I recently saw a patient with pes cavus foot type for whom I had designed orthotic devices around 10 years ago. He simply was coming in to get his very successful orthotic devices (in his mind) refurbished, as this was long overdue. My office is and never was good at contacting patients for their yearly orthotic evaluation, something that I would always prefer. Before I do anything to an orthosis, I always watch a patient walk (and run if they are runners). Today there was no running as he had come from work in some $1000 suit, but did remember to bring running shoes. When I watched him walk, he was terribly rolled out (supinated). I asked him if he felt the roll outwards, and he said yes! I asked him if it bothered him, and he calmly said that these were his running orthotic devices and he never walked in them. I was relieved. His posts were all broken down, and he had placed his own mis-shaped top cover on at some point. I told him to schedule to return in 3 days so I could properly evaluate after I had them refurbished. Then he said he had left the walking pair at home, which he would bring in later, and wanted to order a dress pair that he never got around to ordering for tighter dress shoes.
Confusing? When I finally got his chart from storage (as we had changed to all electronics EMR 7 years ago), I understood the dilemma. He was a typical patient that walked with some lateral instability (needing one type of orthotic correction), and was a severe pronator when he ran. He had brought in, and walked in, his running orthotic devices with severe anti-pronation modifications (varus wedging with inversion in the correction with medial Kirby skives). There was a mismatch, but only due to my ignorance of the past. He was smarter than me and never wore his running orthotic devices to walk. He said that I had told him that as soon as the race or training was over, if you still had some walking to do, to remove these orthoses from his shoes and carry them.
After refurbishing the orthotic devices, I was able to work him into the schedule 3 days later. Again, I was a bit disappointed. Why? This patient was a severe pronator needing severe pronation control from both his orthoses and his shoes. He was in literal “garbage” due to some recent trend you all know about. I asked him when he made that change over the last 10 years since I saw him last. He sheepishly said he knew from our previous conversations that I would disapprove, but he had felt so good with them. I told him “good” is relative, I joked that I was sick to my stomach watching this. As it turned out, since changing to these shoes, he had had a series of running related problems that slowed him or stopped his running for a while. One particular bout of knee pain cost him a year of running, with negative MRIs, but an orthopod ready to explore his knee surgically. I bet all these issues, even the knee, could be tied into these shoes. Remember, a great orthosis needs a great stable shoe, and a terrible shoe makes a great orthotic device useless.
If you treat athletes, you can be more like their coach than doctor at times. Even their psychologist!! He had topped off the discussion on shoes with “But everyone in my running group is wearing them”. And, his running group was not made from our local Podiatry society. Within one month, every orthotic device was in order, including the new one for his dress shoes. He had had his old molds which I used for a second pair of running shoes for his convenience. I had originally made his walking correction, and then converted the molds for varus orientated running orthoses. When he asked for the dress pair, for walking of course, I re-casted his foot. This way, if he ever wants another pair of walking orthotics (which he uses for long walks with wife) the molds are ready.
This turned out to be typical for my practice.
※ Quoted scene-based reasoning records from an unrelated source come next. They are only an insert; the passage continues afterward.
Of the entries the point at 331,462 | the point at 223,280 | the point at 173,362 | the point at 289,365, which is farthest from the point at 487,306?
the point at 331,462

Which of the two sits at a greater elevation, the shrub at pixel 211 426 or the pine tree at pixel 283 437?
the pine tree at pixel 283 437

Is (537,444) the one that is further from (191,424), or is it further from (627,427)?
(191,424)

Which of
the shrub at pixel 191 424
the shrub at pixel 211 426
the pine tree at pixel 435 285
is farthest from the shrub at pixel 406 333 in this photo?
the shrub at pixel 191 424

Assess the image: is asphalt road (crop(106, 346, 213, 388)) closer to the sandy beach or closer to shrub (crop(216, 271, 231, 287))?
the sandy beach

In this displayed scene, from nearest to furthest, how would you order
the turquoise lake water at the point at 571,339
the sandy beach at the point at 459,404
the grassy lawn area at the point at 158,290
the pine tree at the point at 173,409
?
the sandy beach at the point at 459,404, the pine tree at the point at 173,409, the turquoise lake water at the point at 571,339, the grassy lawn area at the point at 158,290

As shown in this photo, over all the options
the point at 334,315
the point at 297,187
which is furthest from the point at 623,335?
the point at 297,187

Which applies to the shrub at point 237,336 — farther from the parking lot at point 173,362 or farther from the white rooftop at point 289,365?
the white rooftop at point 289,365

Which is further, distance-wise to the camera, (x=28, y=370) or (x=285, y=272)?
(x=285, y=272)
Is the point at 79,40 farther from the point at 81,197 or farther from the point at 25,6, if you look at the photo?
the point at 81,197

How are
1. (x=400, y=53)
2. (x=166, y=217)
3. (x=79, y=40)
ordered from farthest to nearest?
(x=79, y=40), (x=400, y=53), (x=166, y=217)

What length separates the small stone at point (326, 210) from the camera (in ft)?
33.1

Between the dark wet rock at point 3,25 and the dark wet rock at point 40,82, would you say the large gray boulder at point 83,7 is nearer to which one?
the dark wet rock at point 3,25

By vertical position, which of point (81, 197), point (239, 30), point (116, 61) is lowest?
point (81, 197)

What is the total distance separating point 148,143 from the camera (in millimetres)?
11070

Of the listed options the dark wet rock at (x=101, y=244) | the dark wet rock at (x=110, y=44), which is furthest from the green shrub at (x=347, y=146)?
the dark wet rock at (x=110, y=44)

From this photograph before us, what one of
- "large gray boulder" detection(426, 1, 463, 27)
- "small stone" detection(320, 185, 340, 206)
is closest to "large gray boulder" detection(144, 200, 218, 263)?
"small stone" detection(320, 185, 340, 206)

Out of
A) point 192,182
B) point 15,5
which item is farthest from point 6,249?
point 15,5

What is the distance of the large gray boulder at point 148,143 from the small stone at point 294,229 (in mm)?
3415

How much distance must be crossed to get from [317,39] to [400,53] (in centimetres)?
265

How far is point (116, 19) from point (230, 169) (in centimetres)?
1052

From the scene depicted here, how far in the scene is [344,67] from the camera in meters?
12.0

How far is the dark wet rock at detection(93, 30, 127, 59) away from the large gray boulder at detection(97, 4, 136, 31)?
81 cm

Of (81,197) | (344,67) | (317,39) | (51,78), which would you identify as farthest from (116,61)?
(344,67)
My orthotic patients usually over years required multiple types for different functions. This particular case does highlight how running can be so different than walking. I had originally designed some orthotic devices due to chronic peroneal pain post ankle sprain. The fact that the patient was a supinator walking was feeding into the problem. The patient got much better with the new anti-supination orthoses, and 6 months later came into the office with a shin splint problem. When I watched him run, I realized what a terrible pronator he was, and that my original orthotic devices would do nothing to help that issue. This is when we started the conversation on another pair for his running mechanics.